Cheryl Senter for The Boston Globe
HAVERHILL -- Matthew J. Amorello, the former chairman of the Massachusetts Turnpike Authority, admitted today to drunken driving in an August crash and was ordered to give up his license for 45 days, attend alcohol awareness classes, and pay more than $500 in fines.
"Simply stated, I made a horrible mistake. Today I took responsibility for my actions," Amorello said after a Haverhill District Court hearing this morning.
Amorello, who had previously been tight-lipped about the charges against him, said, "I want to close this chapter of my life and start moving forward and will do that with the love and support of my family, my friends. It's been a difficult time and it's time to get up and dust myself off and get back to being Matt Amorello."

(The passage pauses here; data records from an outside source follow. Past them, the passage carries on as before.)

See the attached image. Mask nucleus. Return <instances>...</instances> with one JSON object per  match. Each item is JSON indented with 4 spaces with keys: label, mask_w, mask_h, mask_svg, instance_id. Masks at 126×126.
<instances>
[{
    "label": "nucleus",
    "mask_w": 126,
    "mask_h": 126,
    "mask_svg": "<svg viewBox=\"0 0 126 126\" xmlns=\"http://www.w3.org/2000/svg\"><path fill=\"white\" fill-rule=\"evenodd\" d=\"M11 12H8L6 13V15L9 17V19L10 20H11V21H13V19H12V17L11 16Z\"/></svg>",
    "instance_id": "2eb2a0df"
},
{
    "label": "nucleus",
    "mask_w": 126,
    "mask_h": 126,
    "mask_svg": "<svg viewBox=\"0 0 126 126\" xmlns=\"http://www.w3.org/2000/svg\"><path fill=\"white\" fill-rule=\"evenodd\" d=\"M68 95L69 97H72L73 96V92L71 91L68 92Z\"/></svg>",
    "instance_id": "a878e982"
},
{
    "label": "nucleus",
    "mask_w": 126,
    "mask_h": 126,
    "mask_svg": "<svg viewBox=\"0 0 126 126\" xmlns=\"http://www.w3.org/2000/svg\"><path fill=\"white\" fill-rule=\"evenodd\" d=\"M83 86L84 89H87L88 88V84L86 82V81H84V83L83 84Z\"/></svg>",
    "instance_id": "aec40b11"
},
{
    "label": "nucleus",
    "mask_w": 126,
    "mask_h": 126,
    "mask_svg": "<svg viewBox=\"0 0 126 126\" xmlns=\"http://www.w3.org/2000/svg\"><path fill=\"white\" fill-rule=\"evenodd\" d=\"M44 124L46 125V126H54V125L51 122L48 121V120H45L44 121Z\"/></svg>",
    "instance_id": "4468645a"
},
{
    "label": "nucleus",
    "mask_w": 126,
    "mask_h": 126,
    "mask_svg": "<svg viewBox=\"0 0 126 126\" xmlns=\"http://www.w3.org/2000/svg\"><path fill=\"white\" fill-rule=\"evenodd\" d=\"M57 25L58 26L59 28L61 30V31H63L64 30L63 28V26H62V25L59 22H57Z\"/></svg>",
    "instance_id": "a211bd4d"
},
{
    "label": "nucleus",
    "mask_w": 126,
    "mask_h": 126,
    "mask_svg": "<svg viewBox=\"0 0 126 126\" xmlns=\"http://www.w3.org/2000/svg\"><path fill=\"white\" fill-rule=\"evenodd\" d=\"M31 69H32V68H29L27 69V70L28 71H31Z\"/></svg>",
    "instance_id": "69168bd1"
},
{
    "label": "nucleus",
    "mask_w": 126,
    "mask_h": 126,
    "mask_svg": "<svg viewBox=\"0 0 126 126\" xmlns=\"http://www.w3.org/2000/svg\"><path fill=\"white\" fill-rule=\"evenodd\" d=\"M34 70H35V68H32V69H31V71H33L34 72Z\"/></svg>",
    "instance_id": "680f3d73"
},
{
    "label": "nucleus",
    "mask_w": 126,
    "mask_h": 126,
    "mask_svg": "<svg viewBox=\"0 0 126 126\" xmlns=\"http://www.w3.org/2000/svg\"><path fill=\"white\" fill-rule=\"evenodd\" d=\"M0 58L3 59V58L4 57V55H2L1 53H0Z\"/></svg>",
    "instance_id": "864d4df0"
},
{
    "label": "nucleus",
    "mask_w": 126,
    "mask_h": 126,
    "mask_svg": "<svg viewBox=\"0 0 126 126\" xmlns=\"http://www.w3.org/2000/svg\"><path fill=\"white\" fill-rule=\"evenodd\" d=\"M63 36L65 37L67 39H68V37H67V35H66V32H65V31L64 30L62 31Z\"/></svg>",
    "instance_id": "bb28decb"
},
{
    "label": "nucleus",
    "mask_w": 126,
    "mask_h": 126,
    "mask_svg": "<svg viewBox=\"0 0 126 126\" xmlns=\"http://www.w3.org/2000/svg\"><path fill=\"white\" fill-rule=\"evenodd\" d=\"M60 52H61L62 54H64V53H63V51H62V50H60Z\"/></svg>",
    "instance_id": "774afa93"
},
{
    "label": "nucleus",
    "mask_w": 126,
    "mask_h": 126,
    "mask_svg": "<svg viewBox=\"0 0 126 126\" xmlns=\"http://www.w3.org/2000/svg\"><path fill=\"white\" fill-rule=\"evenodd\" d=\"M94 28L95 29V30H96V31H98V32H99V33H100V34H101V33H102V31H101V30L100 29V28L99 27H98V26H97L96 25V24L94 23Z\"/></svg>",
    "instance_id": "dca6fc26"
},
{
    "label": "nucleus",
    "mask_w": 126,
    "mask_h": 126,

Judge Stephen Abany ordered cases of drunken driving and leaving the scene of an accident with property damage continued without a finding, setting another court date for March 1, 2011. A third charge against Amorello was dismissed.
The prosecution argued that Amorello's license should be suspended for a longer period, but Amorello's lawyer, William T. Hogan III, emphasized that his client had "no criminal record whatsoever and he's charged with two misdemeanors."
Amorello was arrested Aug. 8 after he allegedly crashed into two parked cars. He tried to continue to drive his sport utility vehicle, even though one wheel had fallen off, according to a Haverhill police report.
Amorello was so intoxicated he had to be helped into the back of a police cruiser after the incident, according to the report, which a prosecutor read out loud in court.
Amorello's license had already been suspended for 180 days, an automatic penalty because he refused to take a Breathalyzer test after his arrest. The 45-day suspension will begin after the first suspension ends.
Dressed in a gray suit, Amorello rode in a black SUV to the hearing this morning, entering the courtroom with his attorney and two other men.
After a late August court appearance, Amorello said he was dealing with "issues regarding my well-being."
Once married, with a $223,000 salary, Amorello is now divorced. He lost his house in Wenham to foreclosure and was unable to find work, the Globe reported in August. Friends said he was a broken man, both personally and professionally.
Amorello had become a lightning rod for critics of the Big Dig after part of the tunnel collapsed in 2006 and killed a Jamaica Plain woman.